Sunday, January 24, 2010

Book Review

Book review: Ghost stories Volume II: The Memoirs of a Psychiatrist ( حكايات الأشباح الجزء الثانى: يوميات طبيب نفسى) by Ola Barakat: Following her interesting, but hit and miss first collection of horror stories, Egyptian writer Ola Barakat delivers the goods with the second volume. Starting with the stylish and tremendously chilling interrelated stories The Memoirs of an insane woman and the title story, this collection takes the reader on a ride through the scary depths of Egyptian folklore and mythology, giving the stories a modern twist that makes them feel fresh.

With stories focusing on the Baron Palace, Djin, hauntings and insanity, this is a fine collection of Egyptian horror stories, written in Barakat's straightforward style, which makes it a quick and easy read, yet one filled with memorable imagery.

Can't wait for her to write a novel!

Saturday, January 16, 2010

Book Review


Book Review: Pardon me and other fears (أعذرينى و مخاوف أخرى) : There seems to be a horror literature renaissance taking place in Egypt.
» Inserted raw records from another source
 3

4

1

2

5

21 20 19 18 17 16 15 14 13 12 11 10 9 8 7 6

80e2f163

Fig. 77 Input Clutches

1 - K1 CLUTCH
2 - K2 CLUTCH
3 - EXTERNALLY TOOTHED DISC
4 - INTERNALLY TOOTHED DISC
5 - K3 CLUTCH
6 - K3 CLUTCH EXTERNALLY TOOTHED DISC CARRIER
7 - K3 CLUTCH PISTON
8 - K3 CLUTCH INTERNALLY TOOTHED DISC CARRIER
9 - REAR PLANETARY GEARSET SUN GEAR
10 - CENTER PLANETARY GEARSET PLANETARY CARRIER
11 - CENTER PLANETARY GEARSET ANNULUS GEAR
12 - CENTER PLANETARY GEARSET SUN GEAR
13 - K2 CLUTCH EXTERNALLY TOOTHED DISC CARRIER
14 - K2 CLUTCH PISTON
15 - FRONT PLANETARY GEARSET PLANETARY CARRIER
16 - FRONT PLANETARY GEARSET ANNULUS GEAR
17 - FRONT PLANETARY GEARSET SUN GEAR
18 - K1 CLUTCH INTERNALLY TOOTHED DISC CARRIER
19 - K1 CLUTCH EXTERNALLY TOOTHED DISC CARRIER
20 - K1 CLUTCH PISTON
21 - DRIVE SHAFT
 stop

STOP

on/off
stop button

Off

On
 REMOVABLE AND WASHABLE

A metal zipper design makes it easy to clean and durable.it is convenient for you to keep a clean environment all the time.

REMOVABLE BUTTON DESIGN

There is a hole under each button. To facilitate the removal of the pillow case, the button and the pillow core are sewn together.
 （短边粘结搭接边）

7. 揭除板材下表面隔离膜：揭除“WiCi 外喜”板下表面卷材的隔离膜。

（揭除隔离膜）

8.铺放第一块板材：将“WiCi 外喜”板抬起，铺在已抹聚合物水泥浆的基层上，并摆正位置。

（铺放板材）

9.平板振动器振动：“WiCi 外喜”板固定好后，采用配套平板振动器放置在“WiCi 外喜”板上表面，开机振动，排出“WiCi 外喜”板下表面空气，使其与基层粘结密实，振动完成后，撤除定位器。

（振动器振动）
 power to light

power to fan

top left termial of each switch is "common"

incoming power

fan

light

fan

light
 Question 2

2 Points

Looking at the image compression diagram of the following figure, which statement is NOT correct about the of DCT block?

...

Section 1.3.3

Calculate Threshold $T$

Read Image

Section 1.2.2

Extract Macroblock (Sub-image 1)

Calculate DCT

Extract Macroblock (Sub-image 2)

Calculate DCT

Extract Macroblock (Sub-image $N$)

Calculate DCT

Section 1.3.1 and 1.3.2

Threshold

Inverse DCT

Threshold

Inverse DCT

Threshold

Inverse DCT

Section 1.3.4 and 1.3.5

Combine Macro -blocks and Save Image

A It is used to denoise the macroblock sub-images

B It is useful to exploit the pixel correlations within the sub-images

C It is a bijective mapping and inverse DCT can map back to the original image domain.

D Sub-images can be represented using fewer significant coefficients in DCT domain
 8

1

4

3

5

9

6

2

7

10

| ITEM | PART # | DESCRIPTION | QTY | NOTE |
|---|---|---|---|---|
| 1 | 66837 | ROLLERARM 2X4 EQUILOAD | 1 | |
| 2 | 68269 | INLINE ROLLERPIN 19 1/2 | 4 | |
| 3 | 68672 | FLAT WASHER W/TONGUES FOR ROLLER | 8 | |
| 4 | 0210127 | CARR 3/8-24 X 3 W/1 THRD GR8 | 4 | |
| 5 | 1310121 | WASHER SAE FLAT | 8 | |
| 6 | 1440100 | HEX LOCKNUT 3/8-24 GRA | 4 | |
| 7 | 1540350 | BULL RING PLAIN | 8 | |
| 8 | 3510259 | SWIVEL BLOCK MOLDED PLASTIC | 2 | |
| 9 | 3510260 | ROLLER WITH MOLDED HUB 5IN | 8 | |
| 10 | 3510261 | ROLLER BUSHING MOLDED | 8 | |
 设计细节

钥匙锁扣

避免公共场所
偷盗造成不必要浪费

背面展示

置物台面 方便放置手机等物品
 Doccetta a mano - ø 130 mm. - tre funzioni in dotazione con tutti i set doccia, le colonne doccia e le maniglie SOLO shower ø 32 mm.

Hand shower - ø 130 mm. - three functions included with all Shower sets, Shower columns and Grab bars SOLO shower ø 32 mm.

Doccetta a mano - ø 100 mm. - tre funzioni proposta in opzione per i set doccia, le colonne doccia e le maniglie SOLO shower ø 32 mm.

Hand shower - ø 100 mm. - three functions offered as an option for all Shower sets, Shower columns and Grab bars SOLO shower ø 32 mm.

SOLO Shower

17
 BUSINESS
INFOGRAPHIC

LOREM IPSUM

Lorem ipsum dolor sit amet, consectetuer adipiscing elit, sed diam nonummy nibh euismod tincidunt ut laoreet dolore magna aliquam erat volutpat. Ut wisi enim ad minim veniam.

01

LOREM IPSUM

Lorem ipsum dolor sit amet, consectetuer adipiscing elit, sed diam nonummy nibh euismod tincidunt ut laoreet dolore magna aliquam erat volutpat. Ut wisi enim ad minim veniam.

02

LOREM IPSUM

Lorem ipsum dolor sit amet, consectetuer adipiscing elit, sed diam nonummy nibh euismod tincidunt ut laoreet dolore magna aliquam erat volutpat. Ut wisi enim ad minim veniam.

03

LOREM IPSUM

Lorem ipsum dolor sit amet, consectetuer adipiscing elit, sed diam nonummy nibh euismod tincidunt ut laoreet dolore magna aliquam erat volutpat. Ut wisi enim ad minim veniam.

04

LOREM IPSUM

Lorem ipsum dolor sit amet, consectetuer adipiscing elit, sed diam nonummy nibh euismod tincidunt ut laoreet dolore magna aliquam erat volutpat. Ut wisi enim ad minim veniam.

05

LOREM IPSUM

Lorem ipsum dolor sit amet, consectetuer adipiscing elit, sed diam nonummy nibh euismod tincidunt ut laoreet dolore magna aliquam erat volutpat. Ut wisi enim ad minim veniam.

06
With more and more horror titles coming out every month, it isn't an overstatement to say that Egyptian horror fiction is alive and well. Pardon me and other fears, a collection of horror short stories by up and coming Egyptian writers, is one of the best of these titles.

With more than a dozen writers contributing to this collection, the reader is exposed to a myriad of styles. Some of the stories contained here are good, some are mediocre, but, mostly, they are all interesting, and sometimes even superb.

From Shaimaa El Sioufy's title story about a painter haunted by the ghost of his dead wife, to Hanan Abdel Ghafar's Liberation, a disturbing tale about the deadly wrath of a woman scorned, to Abdel Aziz Abo El Mirath's hallucinatory Night tales, which is made up of seemingly unrelated nightmarish vignettes, to the closing tale, Ismail Khaled Wahdan's clever The monsters of our city, this collection covers almost all of the standard plot devices (monsters, ghosts, demons, vampires . . .) and then some.

If this is any indication of things to come, then Egyptian horror sure has a bright future ahead of it.